What I find interesting about quid pro quo is that it can prove to be a test of security awareness as well as employee integrity. One of the most surprisingly effective attacks in this category sees a con-man pretending to conduct important research for a worthy cause. They might ask an employee to reveal confidential information about their employer in exchange for a couple hundred dollars or the latest iPhone.
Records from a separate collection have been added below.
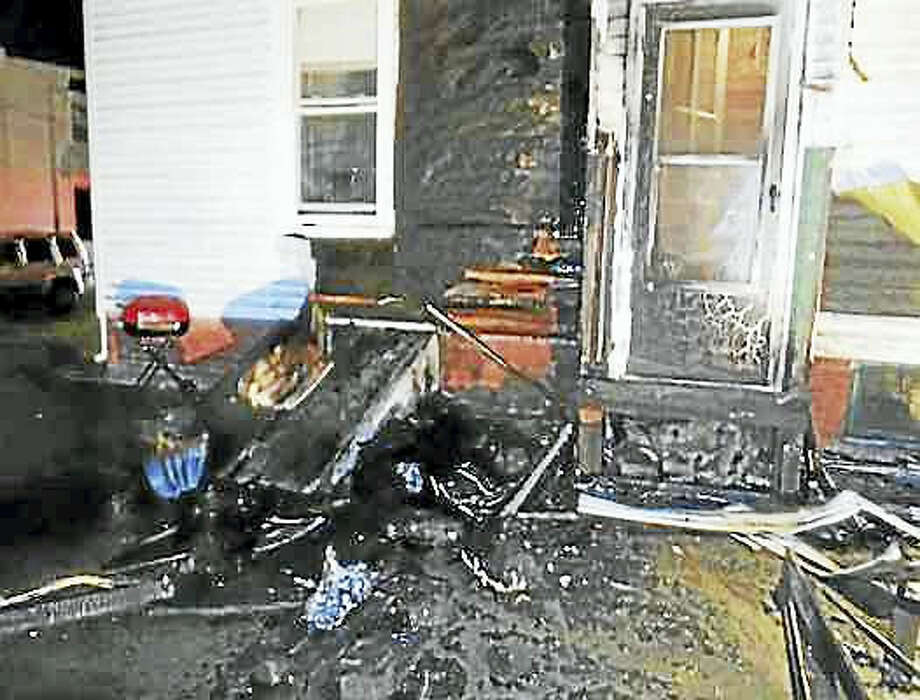 Courtesy of Hamden Fire Department. The Hamden Fire Department responded to 34 Second St. for a three-family home with the exterior on fire on Tuesday morning.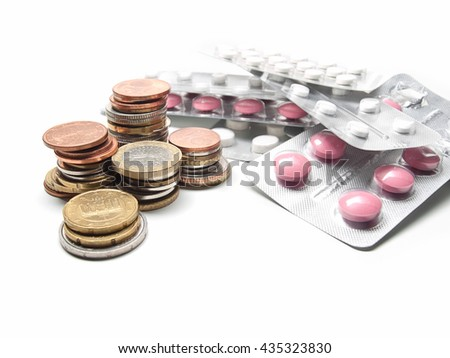 Money and pills on white background,for health care,medicine,money themes - stock photo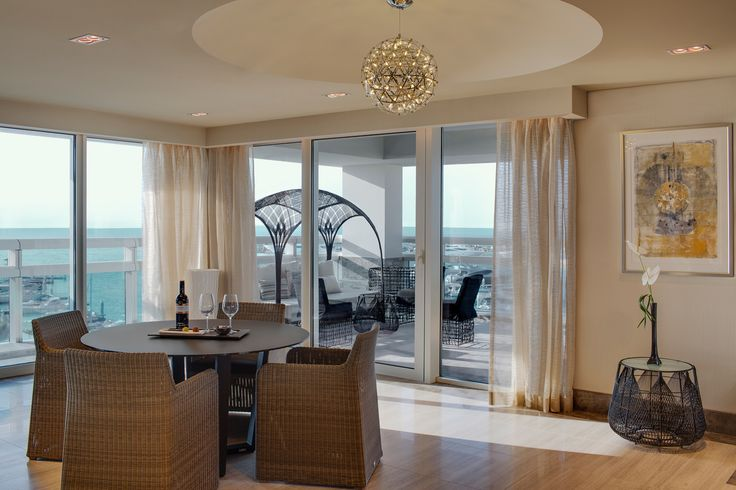 ART Rotana Classic Suite Living Area and View of Terrace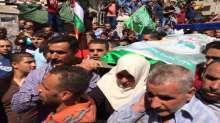 بالصور ..والدة الشهيد عامر ابو عيشه تحمل نعش نجلها الشهيد اثناء مسيرة التشييع بالخليل
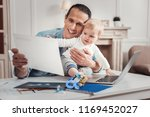 caring father. cheerful... | Shutterstock . vector #1169452027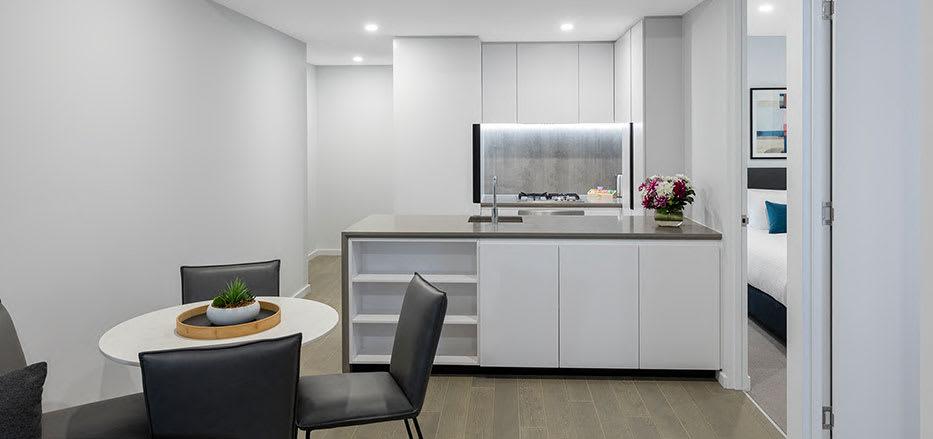 Open plan kitchen and lounge area in 2 bedroom apartment of AVANI Central Melbourne hotel rooms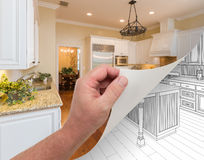 Hand Turning Page of Custom Kitchen Photograph to Drawing. Male Hand Turning Page of Custom Kitchen Photograph to Drawing Undreneath Royalty Free Stock Images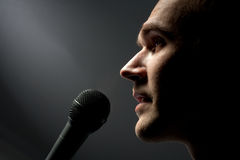Man singing to microphone Stock Photo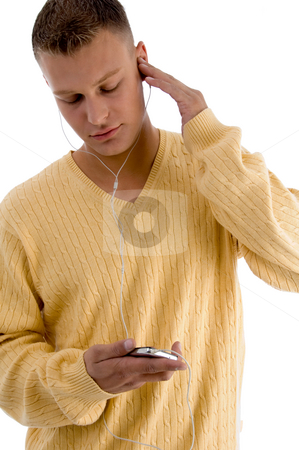 Man listening music through ipod stock photo, Man listening music through ipod on an isolated white background by Imagery Majestic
7. Reverse Social Engineering
Email is more commonly targeted, but some scammers prefer phone – like those who specialize in reverse social engineering. This trick is labeled as such because the attacker positions themselves to help the potential victim solve a problem. For instance, a shyster might call up a random consumer pretending to be a support agent from an anti-virus software firm or maybe even a big wig like Microsoft. During the call they claim they need remote access to the recipient’s computer in order to investigate a malware infection. With that access, they install scareware, which fuels their phony claim of discovering malware and charging a ridiculous fee to remove it. Pretty elaborate stuff.
Reverse social engineering sort of hits close to home because it nearly victimized my aunt. She was ready to part with hundreds of dollars to remove a supposed virus until she thought to call and ask for my opinion. Smart move, because even she refers to herself as Wilma Flintstone when it comes to computers.
I told her like I’ll tell you … don’t do it! An honest company will never call you to address a malware infection – and getting a real support agent on the phone is rarely ever that easy.
You can lock down your IT systems with state of the art security controls and enforce the tightest security policies. No matter what mechanisms you implement, your infrastructure will always be as vulnerable as the human element. If you fail to make threat awareness and security training an ongoing process, your company could be a victim to one or more of these social engineering scams.